Rick zündete sich eine filterlose Camel an und öffnete das Fenster einen Spalt. »Was dagegen?«
»Sie sind der Sheriff«, sagte Bobby.
»Soll ich anhalten?«
»Nein, warum?«
»Sie sehen aus, als müßten Sie sich übergeben.«
Bobby atmete krampfartig ein, schüttelte den Kopf. Minifee, einundzwanzig Jahre alt, sah gut aus. Er arbeitete nachts im Krankenhaus, um über die Runden zu kommen. Tagsüber studierte er am Piedmont Community College. Der Junge, der aus armen Verhältnissen stammte, hoffte anschließend an das Virginia Technical College in Blacksburg zu gehen. Er war intelligent und wollte Maschinenbauingenieur werden. Je länger er studierte, desto klarer wurde ihm, daß es ihm fließende Kräfte angetan hatten, Wellen, Wasser, alles was floß. Er wußte nicht, wohin ihn das führen würde, aber im Moment stellte er Betrachtungen über eine andere Art des Fließens an.

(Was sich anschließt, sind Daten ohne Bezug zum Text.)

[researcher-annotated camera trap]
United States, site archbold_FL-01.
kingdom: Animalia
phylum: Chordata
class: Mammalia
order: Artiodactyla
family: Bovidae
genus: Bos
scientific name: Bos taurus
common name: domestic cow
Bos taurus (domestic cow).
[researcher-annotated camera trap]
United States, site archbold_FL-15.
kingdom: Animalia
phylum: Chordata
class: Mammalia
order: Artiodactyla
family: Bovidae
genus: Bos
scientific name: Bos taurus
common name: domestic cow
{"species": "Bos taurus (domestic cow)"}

»Sheriff, Sie sehen so was sicher andauernd. Blut und alles.«
»Genug. Meistens Autounfälle. Tja, und dann und wann einen Mord.«
»Ich hatte keine Ahnung, daß Blut so schießen kann. Es war überall an der Wand.«
»Wenn die Drosselvene durchtrennt wird, pumpt das Herz, das ja unweit der Kehle liegt, das Blut heraus wie einen Strahl. Er ist erstaunlich, der Körper des Menschen. Erstaunlich. Hat er noch so stark geblutet, als Sie ihn fanden?« Rick tastete sich langsam an weitere Fragen heran. Als er zum Tatort gekommen war, hatte er Bobby schonend behandelt; denn der Junge hatte gezittert wie Espenlaub.